**PROVIDED PASSAGE:**

▼

When I moved out of Shanghai’s city center, the differences were obvious to me, but now three years later I start to see the similarities again. The area in Shanghai that we live in now — the border of Heqing (合庆) and Tangzhen (唐镇) — is full of non-Shanghainese people. Many come from lower-tier cities in provinces like Anhui, Henan, Jiangxi, or Shandong. And it’s not just the license plates or accents in their speech that give it away. I rarely visit downtown Shanghai, but when I go to Anfu Road (安福路) or Lujiazui (陆家嘴), it just strikes me how beautiful those people are; their expensive haircuts, their designer clothing. Even the way they walk is elegant. I also feel poor and less of myself when I see them. And I’m sure many dogs downtown have more expensive clothing than most people here. And if anyone here is wearing anything from a fashion brand, it’s likely a knockoff.

▲

**DATA EXTRACT:**
▼

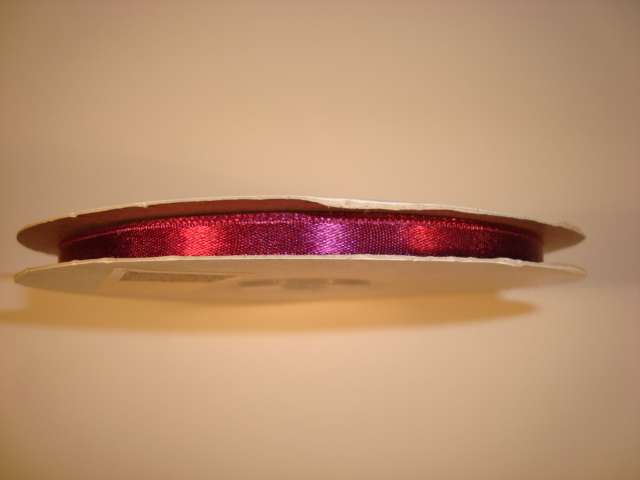 50 metres of 6mm single satin ribbon [ list C ]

▲

**EXERCISE BRIEF:**
Carry on the essay on leaving central Shanghai, picking up after its final sentence. The material above stands apart from the essay on leaving central Shanghai.

**RESULT FOR THIS EXERCISE:**
This isn’t to speak less of the people here. If anything, they’re happier. For sure; they work longer days and more of them in manual labor, but they’re much more down-to-earth and less busy with how they look and just being.
I’m reminded of a science fiction novelette, Folding Beijing. In the story, Beijing rotates so that three different parts of the city each get a piece of the daylight. How exactly the city mechanically rotates isn’t that important; what is key is how it’s a metaphor of class inequality, how different social classes live together but also never meet.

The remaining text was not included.